[Exercises]:
A. In the Sea Week text, copy the part that opens with the words "Next to him, a" and closes with "and ends Friday.", swapping "sea cucumber" for "sea urchin".
B. According to the Sea Week text, in what year did Sea Week start as a local program in Juneau?

[Text]:

Some days it isn't easy being a small spiny critter in a live tank at the Auke Bay Laboratory.
Cody Dalton, 5, remarked, of a baby red king crab he had just inspected on Friday, "He's giving me the looks."
Next to him, a classmate raised a dripping, plump sea cucumber out of the live tank, squealing, "Yuck. Cody, look!"
The 50 little hands of 25 Mendenhall River Community School students reached into the tanks, filled with starfish, crabs, urchins and chilly water piped directly from Auke Bay, during their Alaska Sea Week field trip to the lab on Friday.
Almost 1,000 kindergarten and sixth-grade students are visiting the lab for the annual rite, which stretches over two weeks and ends Friday.
A statewide event, Sea Week began as a local program in Juneau, spearheaded by parents who worked at the Auke Bay Lab, in 1969.
The program has been named one of the country's best science education programs by the National Science Teachers Association.

[Material shown]:

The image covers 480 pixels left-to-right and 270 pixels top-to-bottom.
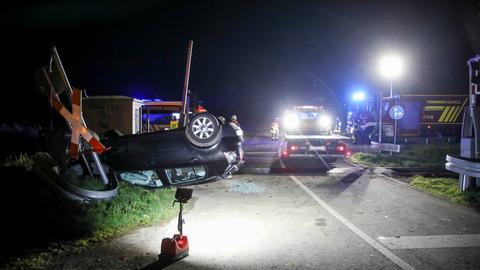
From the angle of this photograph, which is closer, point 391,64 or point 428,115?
point 391,64

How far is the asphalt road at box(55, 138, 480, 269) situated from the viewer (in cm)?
519

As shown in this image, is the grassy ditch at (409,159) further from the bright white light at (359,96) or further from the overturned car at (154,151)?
the overturned car at (154,151)

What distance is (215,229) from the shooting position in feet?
22.0

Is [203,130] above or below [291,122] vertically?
below

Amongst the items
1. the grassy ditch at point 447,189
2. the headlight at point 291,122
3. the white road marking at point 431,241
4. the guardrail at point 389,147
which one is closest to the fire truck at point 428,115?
the guardrail at point 389,147

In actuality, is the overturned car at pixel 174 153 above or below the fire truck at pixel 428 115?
below

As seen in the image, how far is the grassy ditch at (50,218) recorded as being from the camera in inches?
210

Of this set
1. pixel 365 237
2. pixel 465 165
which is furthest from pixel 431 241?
pixel 465 165

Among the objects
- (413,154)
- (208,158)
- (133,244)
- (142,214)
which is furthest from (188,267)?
(413,154)

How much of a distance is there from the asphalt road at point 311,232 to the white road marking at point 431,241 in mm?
14

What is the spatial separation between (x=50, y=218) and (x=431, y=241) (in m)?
5.60

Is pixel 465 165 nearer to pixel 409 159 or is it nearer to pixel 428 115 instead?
pixel 409 159

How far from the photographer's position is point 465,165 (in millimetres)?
8641

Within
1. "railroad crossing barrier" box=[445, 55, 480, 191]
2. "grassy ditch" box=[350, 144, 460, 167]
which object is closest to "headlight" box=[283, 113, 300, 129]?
"grassy ditch" box=[350, 144, 460, 167]
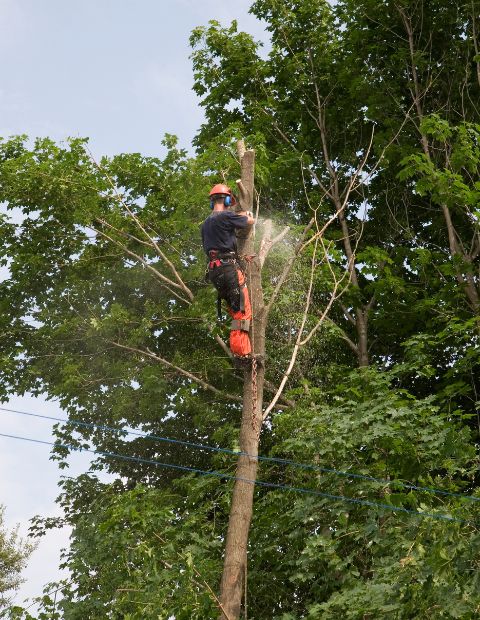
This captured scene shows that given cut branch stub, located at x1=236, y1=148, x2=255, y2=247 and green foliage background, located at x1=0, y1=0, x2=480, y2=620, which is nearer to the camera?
cut branch stub, located at x1=236, y1=148, x2=255, y2=247

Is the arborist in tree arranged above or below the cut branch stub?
below

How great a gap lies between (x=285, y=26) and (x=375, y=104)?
3238 mm

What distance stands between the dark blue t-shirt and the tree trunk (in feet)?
0.62

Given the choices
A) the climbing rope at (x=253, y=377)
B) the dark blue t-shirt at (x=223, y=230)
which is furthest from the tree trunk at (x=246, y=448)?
the dark blue t-shirt at (x=223, y=230)

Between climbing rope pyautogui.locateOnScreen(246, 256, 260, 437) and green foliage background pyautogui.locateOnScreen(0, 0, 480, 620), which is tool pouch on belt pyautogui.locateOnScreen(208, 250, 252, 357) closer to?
climbing rope pyautogui.locateOnScreen(246, 256, 260, 437)

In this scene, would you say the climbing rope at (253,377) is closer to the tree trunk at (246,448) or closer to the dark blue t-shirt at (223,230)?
the tree trunk at (246,448)

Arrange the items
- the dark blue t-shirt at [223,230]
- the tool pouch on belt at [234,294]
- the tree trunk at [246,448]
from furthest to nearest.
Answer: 1. the dark blue t-shirt at [223,230]
2. the tool pouch on belt at [234,294]
3. the tree trunk at [246,448]

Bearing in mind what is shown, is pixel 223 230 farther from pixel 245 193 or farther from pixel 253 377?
pixel 253 377

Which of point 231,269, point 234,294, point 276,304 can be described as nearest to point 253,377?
point 234,294

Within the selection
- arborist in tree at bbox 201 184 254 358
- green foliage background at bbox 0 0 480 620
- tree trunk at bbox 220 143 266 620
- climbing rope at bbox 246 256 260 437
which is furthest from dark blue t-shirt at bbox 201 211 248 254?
green foliage background at bbox 0 0 480 620

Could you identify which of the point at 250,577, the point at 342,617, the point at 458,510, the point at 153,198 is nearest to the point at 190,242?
the point at 153,198

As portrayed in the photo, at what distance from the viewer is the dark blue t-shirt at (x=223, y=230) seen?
7816 mm

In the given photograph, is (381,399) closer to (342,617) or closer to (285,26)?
(342,617)

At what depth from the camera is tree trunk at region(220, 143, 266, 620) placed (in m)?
6.88
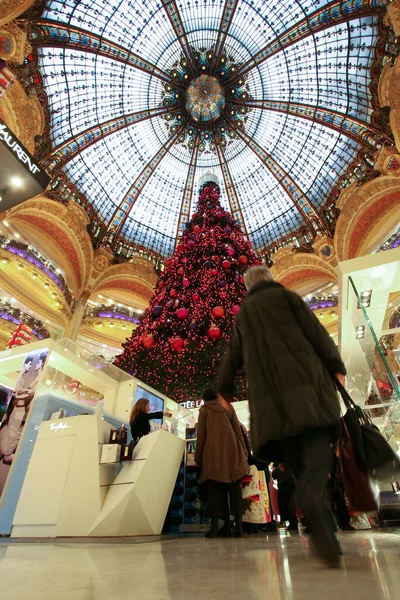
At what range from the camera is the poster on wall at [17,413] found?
4336mm

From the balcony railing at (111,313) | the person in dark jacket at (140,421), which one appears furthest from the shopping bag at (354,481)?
the balcony railing at (111,313)

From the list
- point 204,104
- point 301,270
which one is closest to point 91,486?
point 301,270

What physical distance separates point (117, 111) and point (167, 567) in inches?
709

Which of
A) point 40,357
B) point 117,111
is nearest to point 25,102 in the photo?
point 117,111

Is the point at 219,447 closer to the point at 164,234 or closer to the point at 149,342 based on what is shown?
the point at 149,342

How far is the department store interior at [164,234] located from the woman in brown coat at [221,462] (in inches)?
12.9

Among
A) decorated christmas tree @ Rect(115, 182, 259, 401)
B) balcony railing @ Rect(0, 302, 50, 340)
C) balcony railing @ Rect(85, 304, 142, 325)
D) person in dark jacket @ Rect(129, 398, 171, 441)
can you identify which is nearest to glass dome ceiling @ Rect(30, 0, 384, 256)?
balcony railing @ Rect(85, 304, 142, 325)

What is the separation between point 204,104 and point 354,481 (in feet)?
62.7

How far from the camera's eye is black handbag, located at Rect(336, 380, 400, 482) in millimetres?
1501

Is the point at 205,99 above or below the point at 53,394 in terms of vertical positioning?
above

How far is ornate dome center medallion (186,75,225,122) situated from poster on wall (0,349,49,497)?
53.6ft

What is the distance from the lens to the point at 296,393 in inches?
58.8

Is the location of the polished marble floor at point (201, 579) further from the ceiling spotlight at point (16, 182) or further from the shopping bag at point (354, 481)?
the ceiling spotlight at point (16, 182)

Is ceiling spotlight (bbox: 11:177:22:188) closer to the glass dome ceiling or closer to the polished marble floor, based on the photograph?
the polished marble floor
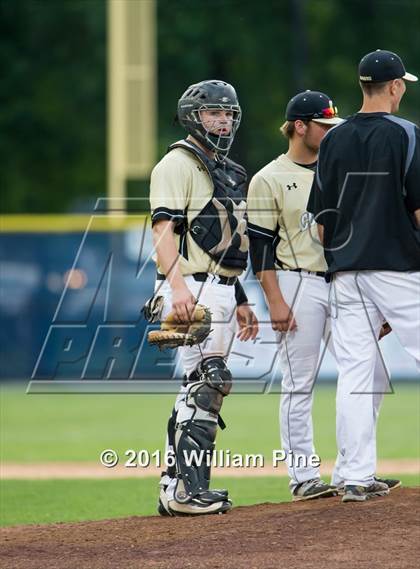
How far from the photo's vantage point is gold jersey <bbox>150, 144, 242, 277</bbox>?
641 centimetres

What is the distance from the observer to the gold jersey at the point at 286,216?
276 inches

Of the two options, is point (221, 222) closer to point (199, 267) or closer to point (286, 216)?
point (199, 267)

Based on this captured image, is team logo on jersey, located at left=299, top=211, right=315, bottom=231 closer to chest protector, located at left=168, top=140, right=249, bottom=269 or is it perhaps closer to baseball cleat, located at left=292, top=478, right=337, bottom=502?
chest protector, located at left=168, top=140, right=249, bottom=269

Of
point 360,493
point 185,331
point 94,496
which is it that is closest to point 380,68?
point 185,331

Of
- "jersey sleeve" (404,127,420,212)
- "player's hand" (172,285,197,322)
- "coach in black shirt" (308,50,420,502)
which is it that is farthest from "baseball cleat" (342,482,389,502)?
"jersey sleeve" (404,127,420,212)

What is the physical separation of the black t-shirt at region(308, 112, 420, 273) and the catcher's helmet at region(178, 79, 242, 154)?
615mm

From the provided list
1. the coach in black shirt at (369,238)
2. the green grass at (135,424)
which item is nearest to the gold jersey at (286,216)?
the coach in black shirt at (369,238)

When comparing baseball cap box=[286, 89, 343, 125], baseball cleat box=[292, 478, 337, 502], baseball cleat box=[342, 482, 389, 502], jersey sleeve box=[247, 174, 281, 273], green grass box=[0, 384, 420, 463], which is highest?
baseball cap box=[286, 89, 343, 125]

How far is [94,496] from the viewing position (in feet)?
29.5

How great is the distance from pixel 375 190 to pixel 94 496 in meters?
3.87

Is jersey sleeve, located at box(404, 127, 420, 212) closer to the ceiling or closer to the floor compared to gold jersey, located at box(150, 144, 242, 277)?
closer to the ceiling

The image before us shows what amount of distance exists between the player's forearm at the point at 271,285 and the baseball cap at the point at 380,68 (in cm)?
128

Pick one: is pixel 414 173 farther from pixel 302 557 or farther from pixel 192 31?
pixel 192 31

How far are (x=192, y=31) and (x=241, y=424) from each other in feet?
57.1
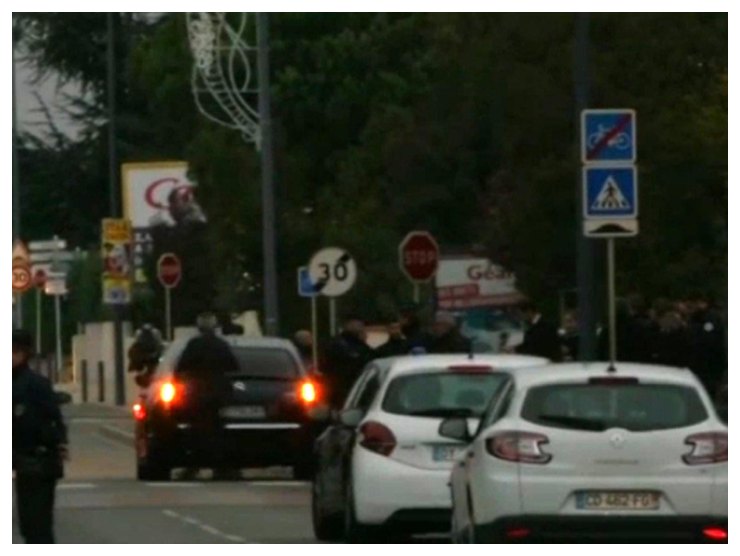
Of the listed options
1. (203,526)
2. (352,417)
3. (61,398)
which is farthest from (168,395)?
(61,398)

[Per-task answers]:
A.
Next to him, a classmate raised a dripping, plump sea urchin out of the live tank, squealing, "Yuck. Cody, look!"
The 50 little hands of 25 Mendenhall River Community School students reached into the tanks, filled with starfish, crabs, urchins and chilly water piped directly from Auke Bay, during their Alaska Sea Week field trip to the lab on Friday.
Almost 1,000 kindergarten and sixth-grade students are visiting the lab for the annual rite, which stretches over two weeks and ends Friday.

B. 1969